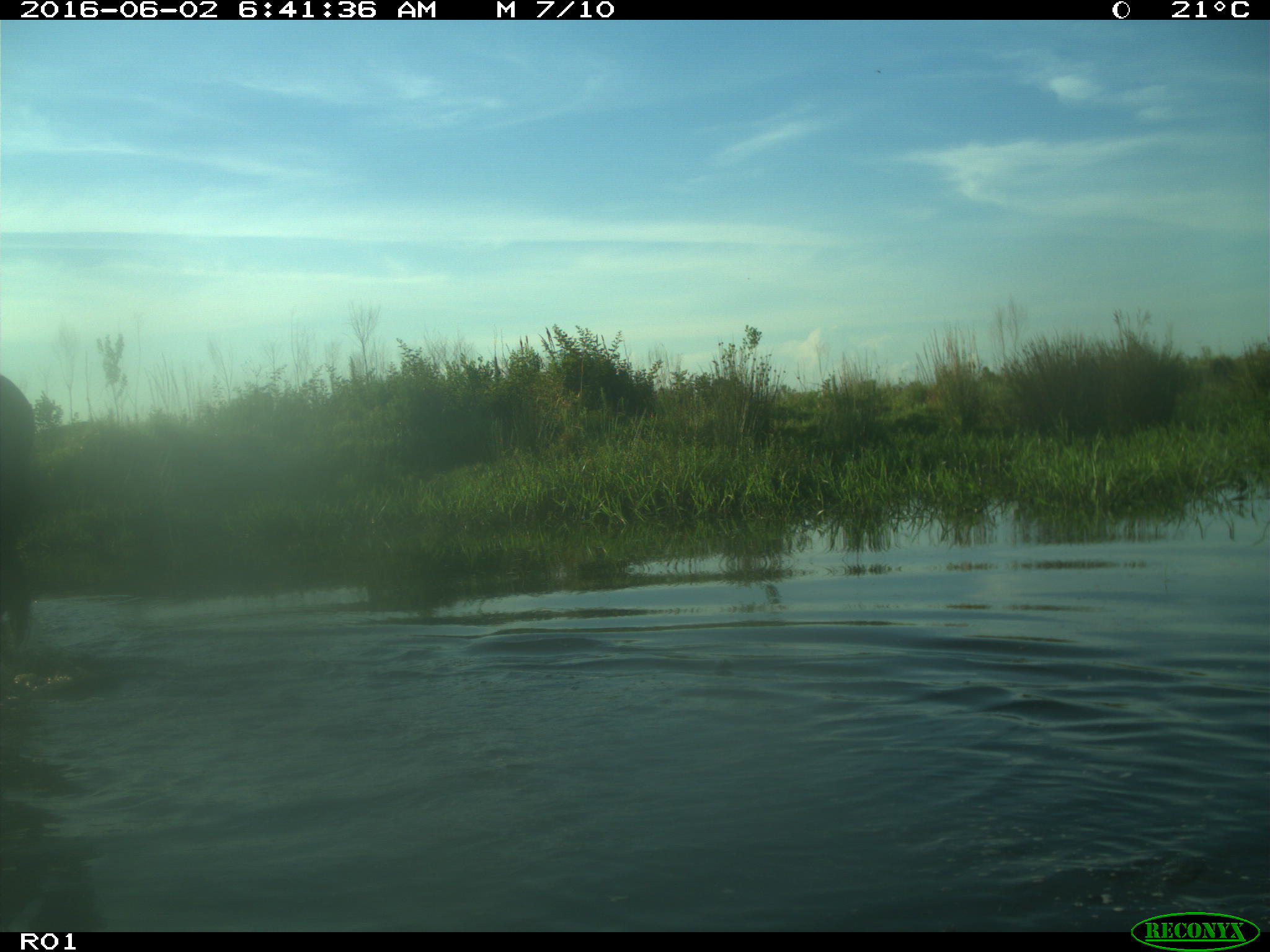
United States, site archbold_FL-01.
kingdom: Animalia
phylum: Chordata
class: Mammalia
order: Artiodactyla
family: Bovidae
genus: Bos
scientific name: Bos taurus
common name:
········
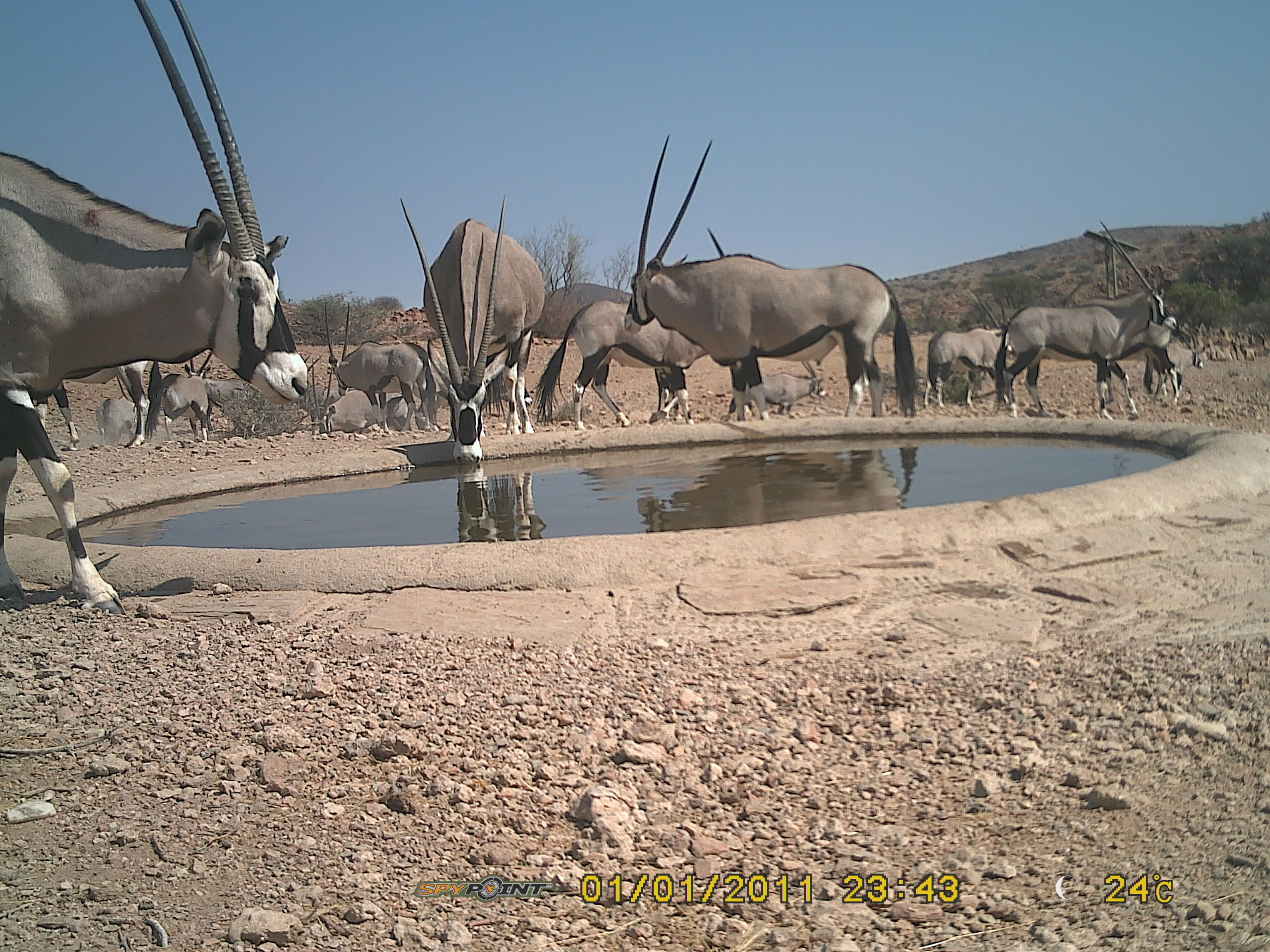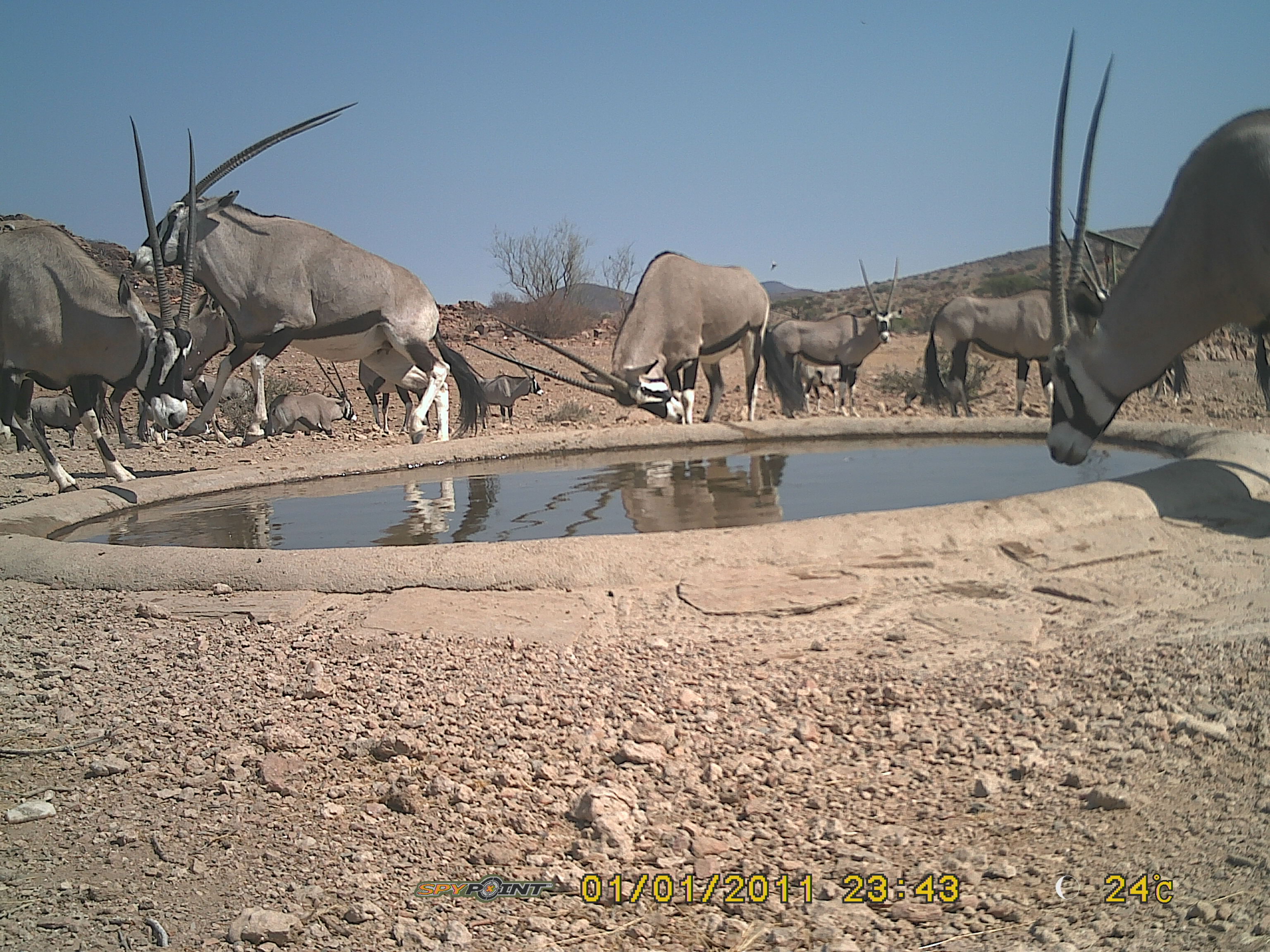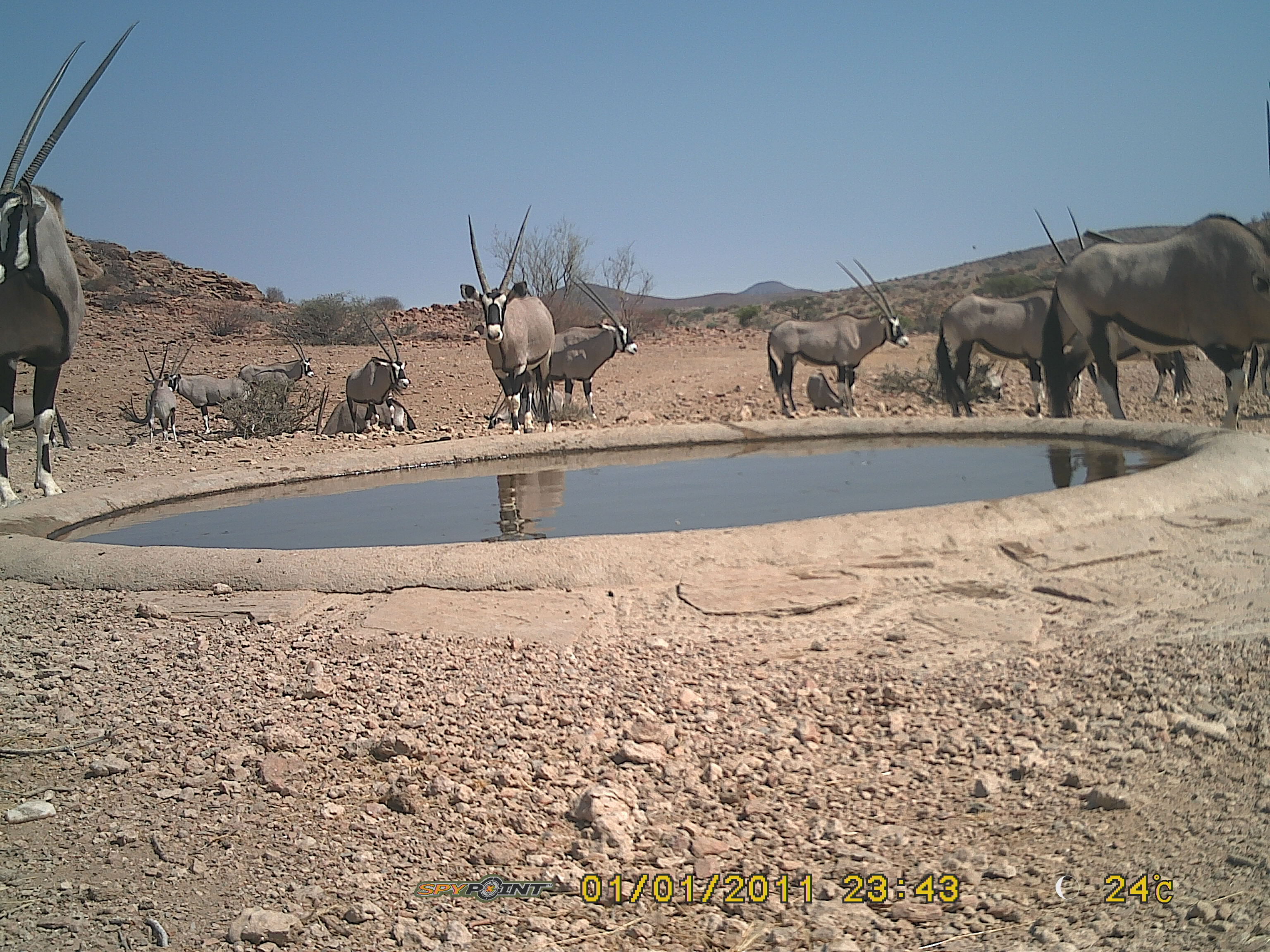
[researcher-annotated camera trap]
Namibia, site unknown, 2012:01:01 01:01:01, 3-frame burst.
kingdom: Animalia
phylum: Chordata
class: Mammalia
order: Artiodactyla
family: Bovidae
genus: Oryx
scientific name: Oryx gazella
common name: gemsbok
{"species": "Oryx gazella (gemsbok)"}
········
Nothing but a number is expected: the count of lines in the data that include the word "site".

2